While of course he doesn’t see amplification as a bad thing necessarily, he highlighted the special and now rare experience of hearing the “unamplified, unfiltered, unvarnished human voice.”
“I can see people when they actually feel sound waves hit them. If you’ve never experienced the unamplified human voice filling a hall, it’s an amazing experience,” McPherson said.
Another thing that stands out to him about opera is the relevance of the storylines of classical operas to modern life, the same stories of love, jealousy and betrayal that have been the heart of the drama of performance art for the centuries since the genre began.
This modern relevance is a core part of Opera Unbound’s mode of connection to new audiences.
Just one example is the upcoming show that will be funded by the GALApalooza fundraiser titled “Kaffee Kantate,” a modern twist of a Bach comedic cantata from the 1700s about an addiction to coffee.
Heitmann has done a variety of modern, shortened opera adaptations including a version of “La Belle Helene” with a desperate housewives twist.
In another show, this time with Puget Sound Concert Opera, he turned a Pauline Viareot story of “Cinderella” into a modern story similar to “The Bachelor.”
He’s also taken on serious modern topics like the issue of campus rape culture, which he explored in a version of “Don Giovanni” by Mozart.

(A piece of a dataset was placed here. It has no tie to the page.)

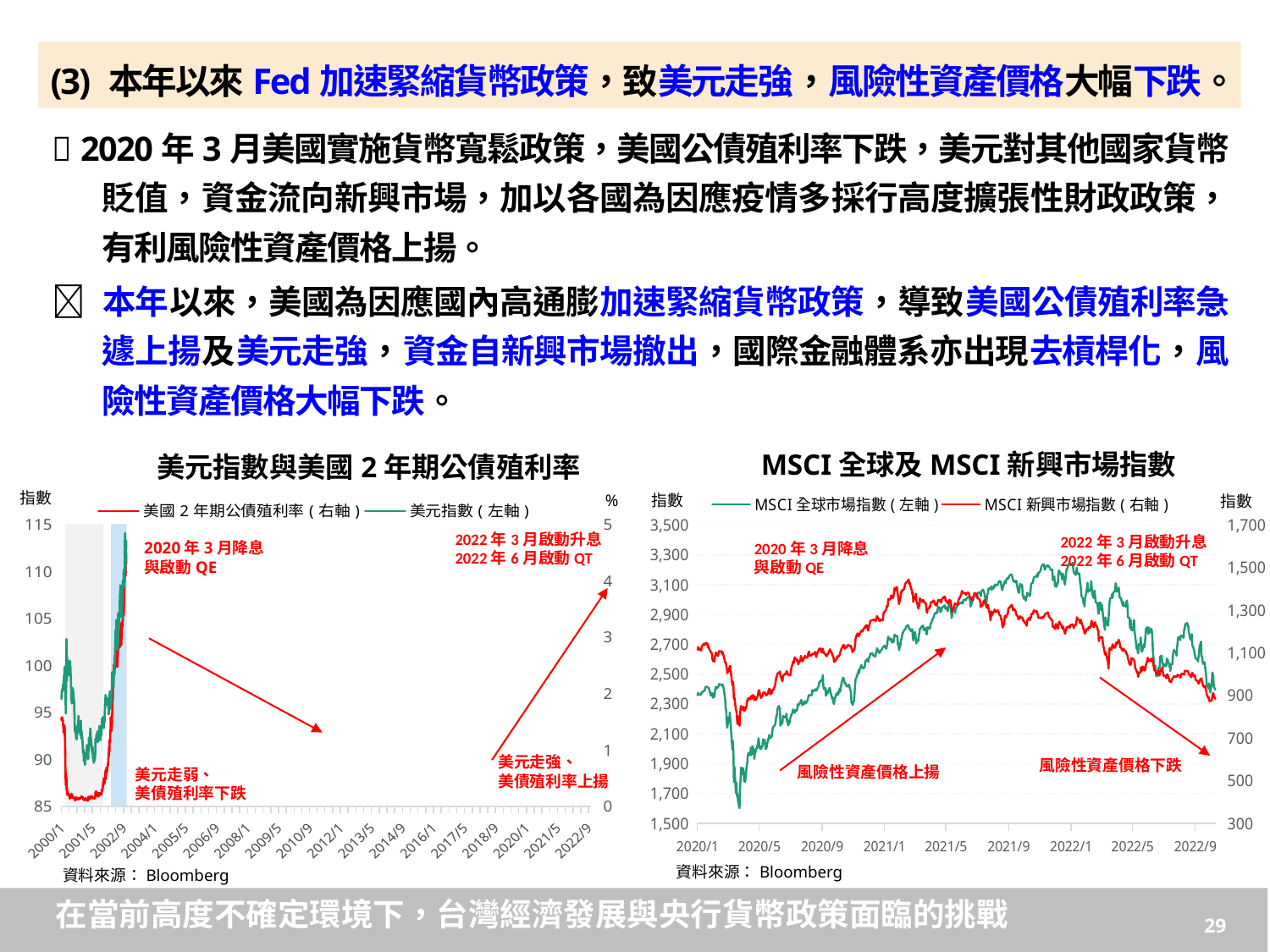
In the right chart (MSCI 全球及 MSCI 新興市場指數), is the lowest point of the MSCI 全球市場指數 in 2020 greater or less than 1,900? less How many series does the legend of the right chart (MSCI 全球及 MSCI 新興市場指數) list? 2 In the left chart (美元指數與美國 2 年期公債殖利率), what colour is the line for 美國 2 年期公債殖利率? red In the right chart (MSCI 全球及 MSCI 新興市場指數), which series is plotted on the right axis? MSCI 新興市場指數 How many series does the legend of the left chart (美元指數與美國 2 年期公債殖利率) list? 2 What kind of chart is the right chart titled MSCI 全球及 MSCI 新興市場指數? line chart What kind of chart is the left chart titled 美元指數與美國 2 年期公債殖利率? line chart In the left chart (美元指數與美國 2 年期公債殖利率), is the 美元指數 at the right end of the chart (2022/9) greater or less than 105? greater In the right chart (MSCI 全球及 MSCI 新興市場指數), is the MSCI 新興市場指數 at 2022/9 greater or less than 1,100? less In the right chart (MSCI 全球及 MSCI 新興市場指數), does the MSCI 全球市場指數 rise or fall between 2022/1 and 2022/9? fall How many x-axis tick labels are shown on the right chart (MSCI 全球及 MSCI 新興市場指數)? 9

Opera Unbound’s mission is not just to bring opera to more audiences, but also to provide living-wage opportunities to local opera artists.
“Most people who do opera have a master’s degree if not a doctorate in it,” Heitmann told the Mirror. He went on to describe how many local productions will recruit talent outside of the region, even when there are world-class performers right here at home.
“A lot of people think that opera is just people standing there and singing, like a bunch of overweight people standing there yelling at each other in Italian,” Heitmann said. Instead, he said a better way to think of opera is “musical theatre on steroids.”
He encouraged people to think about their favorite TV show or film and how different it would be if the musical score were gone.
“If you watched any movie and took away all of the underscore, it would have so much less impact on you,” he said, noting how much the music affects audiences emotionally. With opera, “you can communicate so much more when you sing it than when you say it,” he said, adding that it “hits your heartstrings a lot more.”